TASK PROMPT: Copy out the data below, substituting "slope" for every "hillside" and leaving everything else untouched.
-- Start MATERIALS PROVIDED --
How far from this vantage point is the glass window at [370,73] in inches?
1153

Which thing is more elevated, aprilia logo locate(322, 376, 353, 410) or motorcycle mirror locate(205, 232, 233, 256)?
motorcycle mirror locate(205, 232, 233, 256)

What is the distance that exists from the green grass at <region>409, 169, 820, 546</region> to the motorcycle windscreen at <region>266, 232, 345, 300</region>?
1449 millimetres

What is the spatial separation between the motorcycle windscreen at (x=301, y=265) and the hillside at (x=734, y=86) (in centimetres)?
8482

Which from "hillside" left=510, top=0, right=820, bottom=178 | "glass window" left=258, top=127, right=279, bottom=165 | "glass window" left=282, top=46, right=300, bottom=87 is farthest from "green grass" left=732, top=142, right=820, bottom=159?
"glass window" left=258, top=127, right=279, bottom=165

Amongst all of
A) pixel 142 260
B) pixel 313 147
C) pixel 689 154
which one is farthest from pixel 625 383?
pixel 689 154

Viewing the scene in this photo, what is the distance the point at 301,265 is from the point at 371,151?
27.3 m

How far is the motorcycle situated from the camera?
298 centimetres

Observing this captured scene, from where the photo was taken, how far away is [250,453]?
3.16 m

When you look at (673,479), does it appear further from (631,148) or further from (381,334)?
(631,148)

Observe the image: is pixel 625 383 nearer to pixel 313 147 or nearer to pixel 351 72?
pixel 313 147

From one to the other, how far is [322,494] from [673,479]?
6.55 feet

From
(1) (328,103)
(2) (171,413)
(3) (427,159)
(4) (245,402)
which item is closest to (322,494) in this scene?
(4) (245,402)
-- End MATERIALS PROVIDED --
OUTPUT BELOW:
How far from this vantage point is the glass window at [370,73] in inches?
1153

Which thing is more elevated, aprilia logo locate(322, 376, 353, 410) or motorcycle mirror locate(205, 232, 233, 256)?
motorcycle mirror locate(205, 232, 233, 256)

What is the distance that exists from the green grass at <region>409, 169, 820, 546</region> to the motorcycle windscreen at <region>266, 232, 345, 300</region>?
1449 millimetres

What is the spatial separation between the motorcycle windscreen at (x=301, y=265) and the slope at (x=734, y=86) (in centimetres)?
8482

Which from "slope" left=510, top=0, right=820, bottom=178 | "glass window" left=258, top=127, right=279, bottom=165 | "glass window" left=282, top=46, right=300, bottom=87 is farthest from "green grass" left=732, top=142, right=820, bottom=159?
"glass window" left=258, top=127, right=279, bottom=165

Amongst all of
A) pixel 142 260
B) pixel 313 147
C) pixel 689 154
which one is farthest from pixel 625 383?
pixel 689 154

Viewing the scene in this photo, what is the distance the point at 301,265 is from the point at 371,151?
27.3 m

How far is the motorcycle situated from the camera?
298 centimetres

Observing this captured scene, from where the photo was taken, how far away is [250,453]?
3.16 m

When you look at (673,479), does it appear further from (631,148) or further from (381,334)?
(631,148)

Observe the image: is pixel 625 383 nearer to pixel 313 147 or nearer to pixel 351 72?
pixel 313 147

From one to the other, how far is [322,494] from [673,479]?
6.55 feet

From
(1) (328,103)
(2) (171,413)
(3) (427,159)
(4) (245,402)
which item is closest to (322,494) in this scene?
(4) (245,402)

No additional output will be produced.